Mating decisions directly impact the maintenance of species boundaries and the generation of biodiversity. So, parental effects on mate preferences and choice could change the sexual selection landscape. Threespine sticklebacks are an ideal study system for this work because both mothers and fathers make independent, but important contributions to offspring development. So we can probe the separate (maternal and paternal) and combined (joint parental) effects of parental experience on offspring reproduction. We recently demonstrated for the first time that environmentally-induced parental effects do extend through development to affect reproductive decisions of their daughters. Maternal and paternal predator exposure independently yield offspring who choose less conspicuous mates with duller nuptial coloration and who court less vigorously. Parental effects can thus relax (paternal) or reverse (maternal) the typical preference for conspicuous males. In ongoing work we are probing the adaptive nature of these parental effects on reproduction as well as their mechanistic underpinnings. This work is supported by NSF through a DDIG to PhD student Whitley Lehto.
Aging is associated with declines in an individual’s performance and breeding success, but how advanced parental age affects offspring viability and reproductive performance is less clear. And transgenerational impacts of maternal age remain largely unknown. In humans and some laboratory-reared organisms, there are well-established negative relationships between maternal age and offspring fitness. Life history theory predicts similar trade-offs between maternal age and offspring fitness, but older females at the end of life might also allocate more resources and energy into reproduction than do younger females. With funding from the Knoebel Institute for Healthy Aging and collaborator Shannon Murphy, we are testing whether and how advanced maternal age influences offspring fitness and immunocompetency, and investigating transgenerational fitness effects and their epigenetic underpinnings.

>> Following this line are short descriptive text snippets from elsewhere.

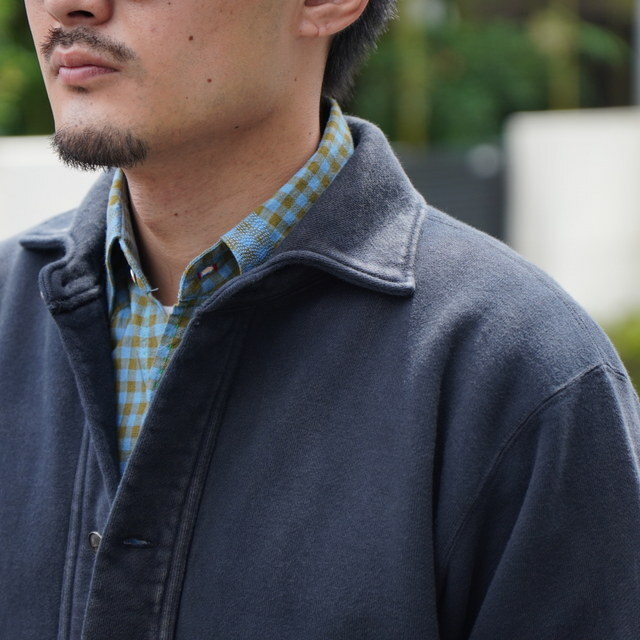 y25AWz A.PRESSE(A vbZ)/ Vintage Sweat Cardigan -BLACK- #25AAP-05-08(3)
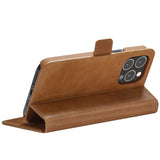 iPhone 14 Pro dbramante1928 Copenhagen Slim Læder Flip Cover m. Pung - Tan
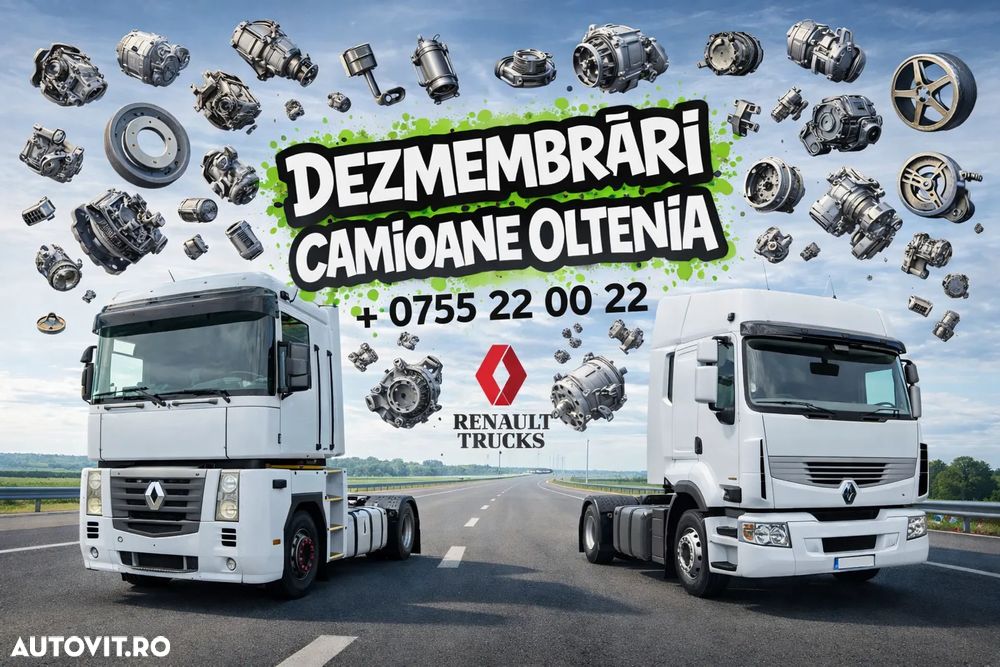 DEZMEMBREZ RENAULT - Midlum / Premium DXI / Magnum /Magnum / Kerax / Major - piese din dezmembrari - 1
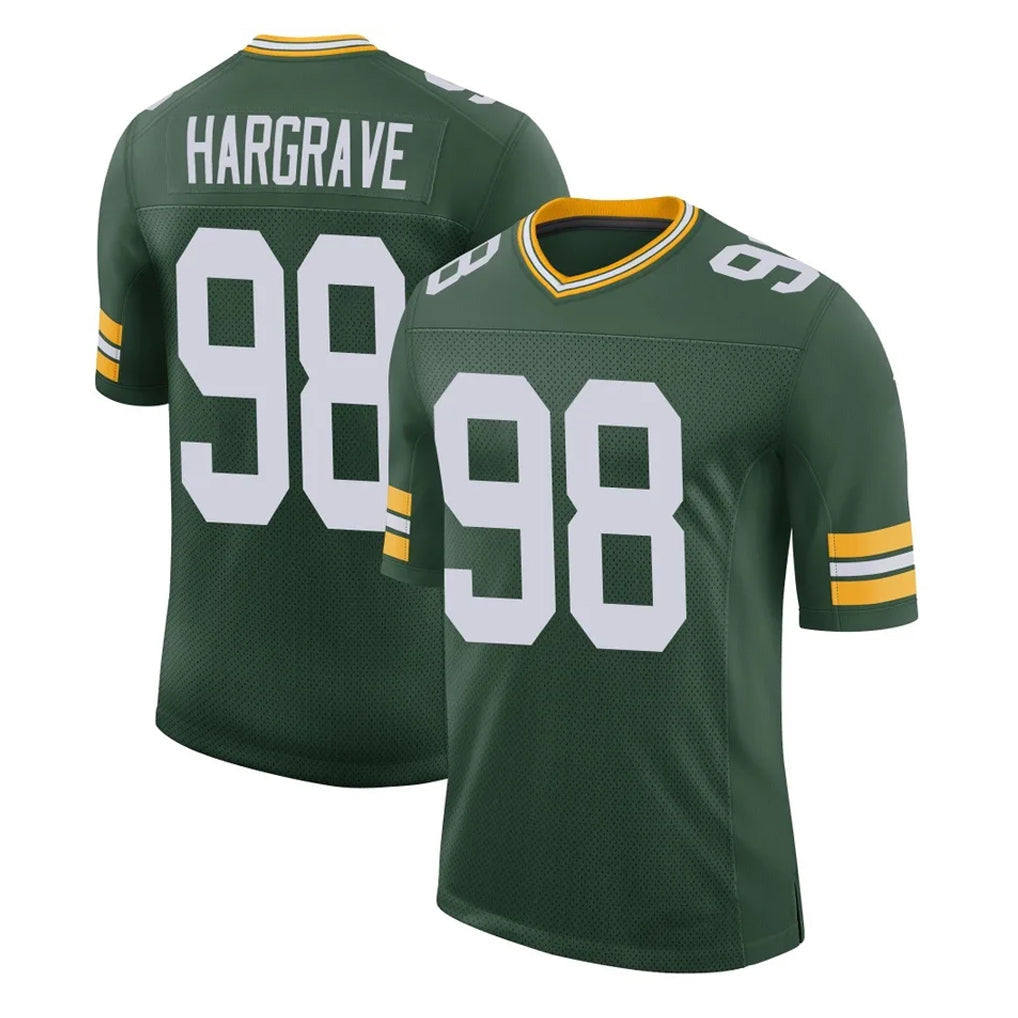 Davalo GB.Packers #98 Javon Hargrave Player Green Limited Classic Home Game Stitched Jerseys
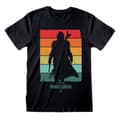 Miniatyrbild 1 av 2: T-shirt med kortärm The Mandalorian Spectrum Svart Unisex - M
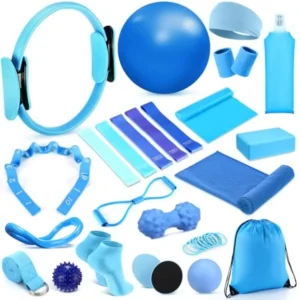 24 Pcs Home Pilates Essentials Kit for Women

Selected related publications:
Lehto, W. and Tinghitella, R.M. 2019. Predator-induced maternal and paternal effects independently alter sexual selection. Evolution. 74(2): 404-418.
Lehto, W.* and Tinghitella, R.M. 2019. Joint maternal and paternal stress increases the cortisol in their daughters’ eggs. Evolutionary Ecology Research.
Wilson, J.D.*, Anner, S.C.**, Murphy, S.M. & Tinghitella, R.M. 2020. Consequences of advanced maternal age on reproductive investment of male offspring. Journal of Orthoptera Research. 29(1): 71-76.